Birde Katar 23-27 Ekim tarihlerinde Suudi Arabistan, Kuveyt ve Ürdün’ün de yer aldığı ortak güvenlik tatbikatları düzenledi. Tatbikatlara“vatan”ismi verilerek, 32 bin devlet ve 17 bin de özel güvenlik görevlisinin eğitimi sağlandı. Ayrıca Katar ile Aralık 2017’de imzalanan “Büyük Ölçekli Etkinliklerin Düzenlenmesinde İşbirliği Protokolü” gereğince, Türkiye Polis Akademisi’nde 2020’den itibaren 960 Katar polisine Dünya Kupası hazırlıkları çerçevesinde muhtelif alanlarda eğitimler verildi. Bununla birlikte Katar, güvenlik hususunda NATO, Slovakya ve Romanya gibi ülkelerle de işbirliğine gitti.

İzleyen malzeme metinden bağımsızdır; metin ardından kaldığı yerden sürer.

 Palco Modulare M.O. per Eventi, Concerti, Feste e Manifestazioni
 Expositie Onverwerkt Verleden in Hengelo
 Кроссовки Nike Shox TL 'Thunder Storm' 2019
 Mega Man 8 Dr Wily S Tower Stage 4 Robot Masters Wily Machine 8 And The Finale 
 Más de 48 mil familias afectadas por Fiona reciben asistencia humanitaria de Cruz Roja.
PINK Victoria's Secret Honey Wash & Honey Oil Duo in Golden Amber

Dünya Kupası, Katar’a eğitim, tatbikat, bilgi ve teknoloji aktarımı sayesinde iç güvenlik uzmanlığını pekiştirmek için eşi görülmemiş fırsat sunuyor. Birde bu uluslararası etkinlik, Katar’a kendisini bir“ulus”olarak dünyaya gösterme imkânı veriyor. Güvenlik eğitim ve tatbikatlarına“vatan” adının verilmesi, Katar’ın son 10 yılda açıkça izlediği ulus inşa politikasının sonucu. Katar bu amaçla 2017’de “Ulusal Vizyon 2030” stratejisini benimsemişti. Ülkenin nüfusu 31 Ekim 2022 tarihi itibariyle 3 milyon 200 bin 80 kişi. Ancak nüfusun yüzde 60’ını çalışmak amacıyla ülkede bulunan Hindistanlı, Pakistanlı ve Güney Asyalılar meydana getiriyor. Anlaşıldığı üzere Katarlılar, kendi ülkelerinde azınlıktalar. Böylece Katar’ın ulus inşa politikası daha iyi anlaşılıyor.

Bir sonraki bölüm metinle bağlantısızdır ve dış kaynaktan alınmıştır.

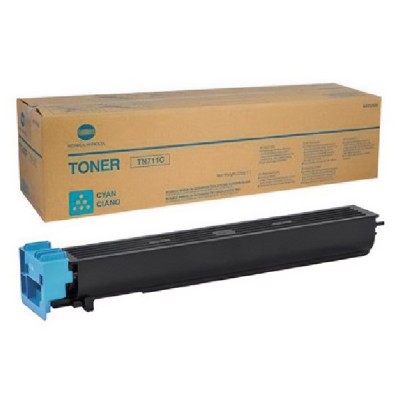 Toner KONICA-MINOLTA TN-711 kék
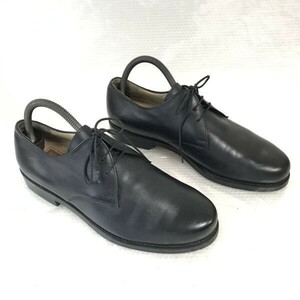 70s-80s/Vintage/美品☆ハインリッヒ ディンケラッカー/APOLLO/アポロ☆プレーントゥ【7G/25.5/黒/BLACK】ビジネス/dress shoes◇bH-81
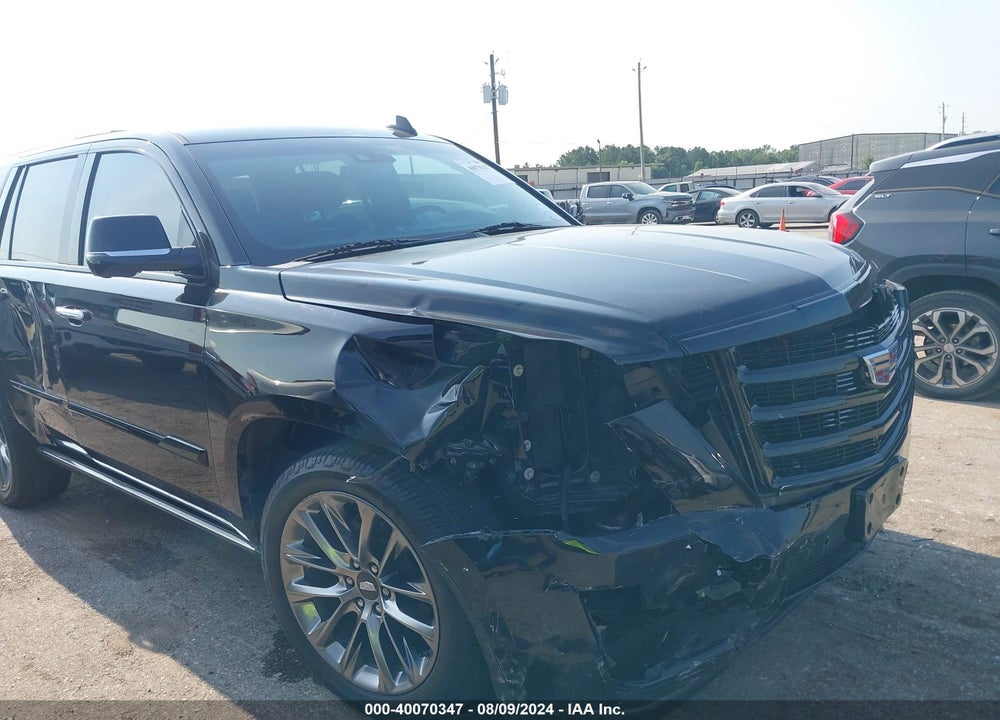 2019 CADILLAC ESCALADE PREMIUM LUXURY VIN: 1GYS3CKJ2KR320551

Hatta ülkenin Milli Futbol Takımı, ulus inşasının önemli bir örneği. Katar Milli Takımı’nda eskiden beri yabancı oyuncuların yer alması bir “sosyal milliyetçilik” göstergesi. James G. Kellas’a göre “Sosyal milliyetçilik, kendisini ortak kökenden ziyade sosyal bağlar ve kültürle tanımlayan bir ulus milliyetçiliğidir. Sosyal milliyetçilik paylaşılan ulusal kimlik duygusunu, toplumu ve kültürü vurgular. Ancak yabancılar ulusla özdeşleşirlerse ve ulusun özelliklerini benimserlerse ulusa dahil olabilirler”. Eric Hobsbawm da“uluslararası sporcunun bir ulusun geleneklerinin, değerlerinin ve inançlarının ‘birincil ifadesi’ olduğu iddiasındadır”. Dolayısıyla Katar’ın ulus inşa sürecini bir nevî sosyal milliyetçilik üzerinden yürüttüğü de muhtemeldir.
Dünya Kupası’nın ev sahibi Katar’ın, güvenliği sağlamak için teknik ve uzmanlık yardımı aldığı biliniyor. Ancak nüfusun büyük bölümü Katarlı olmayan sosyo-ekonomik yabancı çalışanlara dayanan Katar’da, toplumsal aidiyet duygusu olmadan güvenliğin de sağlanamayacağı ihtimallerdendir. Bundan dolayı ülkede 2013’te zorunlu askerlik uygulaması getirilmiştir. Hem zorunlu askerlik hem ulus inşa süreci hem de Dünya Kupası hazırlıklarında güvenlik tecrübesinin geliştirilmesi, Katar’ın iç güvenlik yeteneklerinin ve “Vatanseverlik” duygusunun geliştirilmesinde olumlu etkisi yadsınamaz.
Böylece Katar’ın Dünya Kupası üzerinden güvenlik, ulus, vatanseverlik, aidiyet ve toplumsal yapısı gereğince sosyal milliyetçilik inşa ettiği kuvvetle muhtemeldir.